In surveys, Ruby hasn't (to my knowledge) scored highest in developer
happiness for a very long time (if ever). Languages that don't tie themselves
to a subjective tagline like that do, though. Rust, for example, has a pretty
clear direction and mission and has some of the most excited and happy users
in every survey I've seen.

Trying to talk about developer happiness as some kind of defining
characteristic has always been a bad idea and I think, ironically, you end up
with unhappy users by using it as an ideal to make change in your language. I
think it only gets worse when the paradigm the language is built on and how it
expresses that paradigm is also susceptible to more bugs than the
alternatives.

The only real way to optimize for developer happiness is to optimize
aggressively for simplicity.

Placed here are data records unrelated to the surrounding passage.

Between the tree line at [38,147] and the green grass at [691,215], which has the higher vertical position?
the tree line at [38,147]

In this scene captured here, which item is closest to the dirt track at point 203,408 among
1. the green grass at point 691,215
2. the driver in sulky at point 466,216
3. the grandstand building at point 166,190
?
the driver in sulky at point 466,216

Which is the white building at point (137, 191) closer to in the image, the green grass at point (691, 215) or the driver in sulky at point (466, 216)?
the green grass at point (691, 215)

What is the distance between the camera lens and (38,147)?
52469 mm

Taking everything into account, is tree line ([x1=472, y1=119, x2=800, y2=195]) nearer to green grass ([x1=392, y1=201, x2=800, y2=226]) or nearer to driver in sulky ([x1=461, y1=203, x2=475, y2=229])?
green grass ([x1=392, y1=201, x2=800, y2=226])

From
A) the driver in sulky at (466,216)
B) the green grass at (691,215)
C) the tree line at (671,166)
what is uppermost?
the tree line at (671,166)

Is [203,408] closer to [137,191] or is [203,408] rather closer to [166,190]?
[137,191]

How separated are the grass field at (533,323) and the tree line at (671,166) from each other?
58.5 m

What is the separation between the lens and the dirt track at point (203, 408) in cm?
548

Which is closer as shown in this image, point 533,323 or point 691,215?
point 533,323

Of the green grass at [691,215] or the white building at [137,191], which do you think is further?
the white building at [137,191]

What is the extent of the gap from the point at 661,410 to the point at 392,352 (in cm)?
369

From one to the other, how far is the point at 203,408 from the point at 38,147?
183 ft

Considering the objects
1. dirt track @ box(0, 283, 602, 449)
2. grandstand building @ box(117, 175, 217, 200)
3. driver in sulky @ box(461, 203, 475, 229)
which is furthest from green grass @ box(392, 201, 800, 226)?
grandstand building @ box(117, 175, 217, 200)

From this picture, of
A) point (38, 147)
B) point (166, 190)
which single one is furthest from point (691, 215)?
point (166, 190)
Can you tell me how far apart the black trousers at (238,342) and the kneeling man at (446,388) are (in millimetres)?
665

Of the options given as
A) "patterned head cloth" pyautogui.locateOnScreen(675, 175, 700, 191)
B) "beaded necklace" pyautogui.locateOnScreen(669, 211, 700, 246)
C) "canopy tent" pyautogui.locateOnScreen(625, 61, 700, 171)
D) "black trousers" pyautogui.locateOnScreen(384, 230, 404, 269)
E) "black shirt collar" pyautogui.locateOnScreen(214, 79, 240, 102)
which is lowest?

The entire foundation of Ruby is a barrier to
that and it doesn't have the good tooling, interactivity or introspection of
something like Smalltalk to handle that.

------
Dirlewanger
I don't understand his problem with hash literals. Hash rockets are just ugly
and verbose and needed to go (through they're still needed for some object
types to be declared as keys).

The positional arguments I'm on-the-fence about. I enjoy them in Elixir, but
at the same time I wish it had a little more flexibility to name arguments.
And I like the clarity that named arguments provide.

The `then` alias is also a major improvement; `yield_self` is a confusing and
ugly combination of protected keywords.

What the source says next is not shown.